I think that where we are right now is acceptable, and if anything, taking it back to a pre 1.0 release level would have the same basic effect without the negative stigma that goes along with labeling software as "beta" quality.

My alternate proposal would be to prefix the current ESAPI version with a 0.

So esapi 0.1.4.2 and esapi 0.2.0 respectively.

This allows us the luxery of time before a full 1.0 GA release of the API and carries a positive stigma with the development world. Plenty of libraries are in use and have been in use for years before they ever get to a 1.0 release. Had those same libraries been labeled beta, I highly doubt they would have gotten the adoption and implementation rates that they did (an example would be just about an utility that has ever been released for *nix)

  • More Comments (from Mike B)

There needs to be at least one "release" version, however you want to do it. The cat's out of the bag, having two "major.minor" releases (1.4 and 2.0) already in the wild. So, plan on a 3.0 if there are major things that you think are still lacking. It'd be great to have such a product roadmap or have this survive that long before someone productizes this/something equivalent and this project becomes marginalized. Hopefully there will be a surge of open source resources before that happens, a la Red Hat model.

Not having at least one "good" (before jump on the use of this word, please read next paragraph after carefully reading this one) baseline takes the legs out from under this project. The argument that any use of any variation or extension or adaptation of ESAPI is at least designed for/based on a proven stable definitive solution goes away. The basic argument in my neck of the woods against using OWASP documents and tools in general is that customers don't ask for them, and the basic explanation of why customers don't ask for them is that the perception is they are all just kind of fun science experiments with perhaps little bits of helpful things here and there, but that's it. Not trying to be harsh or mean, I have had this feedback nearly verbatim many times, and there were those earlier emails on this list saying that it's important to listen to feedback.

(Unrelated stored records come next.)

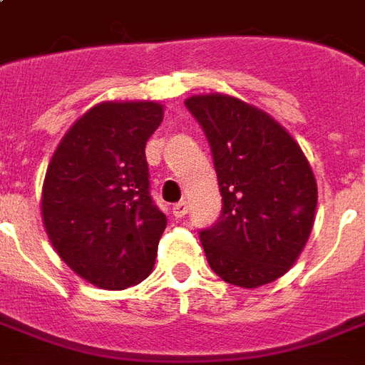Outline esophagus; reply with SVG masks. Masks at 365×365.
<instances>
[{"label": "esophagus", "mask_w": 365, "mask_h": 365, "mask_svg": "<svg viewBox=\"0 0 365 365\" xmlns=\"http://www.w3.org/2000/svg\"><path fill=\"white\" fill-rule=\"evenodd\" d=\"M187 210H189L187 201H180V202H176L174 207H172V214H174L176 218H183V216L187 214Z\"/></svg>", "instance_id": "34e87169"}]
</instances>
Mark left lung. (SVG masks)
Listing matches in <instances>:
<instances>
[{
	"instance_id": "obj_1",
	"label": "left lung",
	"mask_w": 365,
	"mask_h": 365,
	"mask_svg": "<svg viewBox=\"0 0 365 365\" xmlns=\"http://www.w3.org/2000/svg\"><path fill=\"white\" fill-rule=\"evenodd\" d=\"M185 107L207 135L224 202L199 233L210 268L237 287L275 282L312 232L318 185L308 158L279 122L237 97L193 96Z\"/></svg>"
}]
</instances>
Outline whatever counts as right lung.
<instances>
[{
    "label": "right lung",
    "instance_id": "obj_1",
    "mask_svg": "<svg viewBox=\"0 0 365 365\" xmlns=\"http://www.w3.org/2000/svg\"><path fill=\"white\" fill-rule=\"evenodd\" d=\"M163 115L155 101L99 103L72 124L47 166V237L96 287H132L155 266L166 216L149 195L145 145Z\"/></svg>",
    "mask_w": 365,
    "mask_h": 365
}]
</instances>
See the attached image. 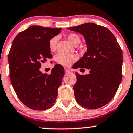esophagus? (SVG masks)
Returning <instances> with one entry per match:
<instances>
[{
	"instance_id": "esophagus-1",
	"label": "esophagus",
	"mask_w": 133,
	"mask_h": 133,
	"mask_svg": "<svg viewBox=\"0 0 133 133\" xmlns=\"http://www.w3.org/2000/svg\"><path fill=\"white\" fill-rule=\"evenodd\" d=\"M64 70H65V72L66 73H69L71 72V70L69 69H68V68H65V69H64Z\"/></svg>"
}]
</instances>
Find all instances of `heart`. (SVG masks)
Returning a JSON list of instances; mask_svg holds the SVG:
<instances>
[{"label":"heart","instance_id":"1","mask_svg":"<svg viewBox=\"0 0 133 133\" xmlns=\"http://www.w3.org/2000/svg\"><path fill=\"white\" fill-rule=\"evenodd\" d=\"M68 41L70 42L72 44L75 45L77 42H80V38L78 35L75 33H71L69 34L67 37ZM57 41H58V37H54L49 41V48L51 51H54L55 50L56 45H57ZM78 59V57L75 55H64L62 54H58L55 57V60L57 63L64 66L68 67L71 65L73 62L76 61Z\"/></svg>","mask_w":133,"mask_h":133}]
</instances>
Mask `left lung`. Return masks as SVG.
Masks as SVG:
<instances>
[{
	"label": "left lung",
	"instance_id": "obj_1",
	"mask_svg": "<svg viewBox=\"0 0 133 133\" xmlns=\"http://www.w3.org/2000/svg\"><path fill=\"white\" fill-rule=\"evenodd\" d=\"M68 29L84 37L87 51L75 64L74 68H87L89 73H76L73 87L76 102L88 109H98L114 97L122 81L123 56L116 38L105 27L85 23Z\"/></svg>",
	"mask_w": 133,
	"mask_h": 133
}]
</instances>
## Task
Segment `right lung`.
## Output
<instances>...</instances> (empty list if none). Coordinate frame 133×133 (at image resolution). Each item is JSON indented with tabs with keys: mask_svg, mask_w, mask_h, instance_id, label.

So, adoption is really based on perception, not technical merit. Technical stuff can always be fixed, can always add another function or some such. The business (no-technical) stuff can't, can't make someone like something or someone. This toolkit is so specialized, this is WAY more specialized that even OpenSSL which keeps being mentioned, there is never going to be the same uptake as some generic library or widget, holding it to that sort of a measure is a standard that's not achievable. I wrote earlier, you guys aren't realizing how much magic there is in what you've got so far. The current Java should be a 5.x release or something, not exaggerating too terribly much. In my mind, so what if it's not super-pretty for example from a generic design patterns point of view. The goal of ESAPI is to help guard against data spills by making it as easy as possible on the developer. Most of the "problems" that I see on the lists are with ESAPI are due to lack of instruction, of written down knowledge that can be transferred. A lot of the more detailed problems talked about on this list, most new adopters won't hit those for quite some time, if ever. When to use it. How to plan for its use. How to roll it out. How to select combinations of controls to target a level of assurance. What combinations of platforms will it work on. On and on. Commercial products have ideas of "supported configurations", where only usages according to their documentation are supported by the company. Do that here and I guarantee that (1)any immediate problems will be found faster than they are now, and (2)problems will taper off dramatically.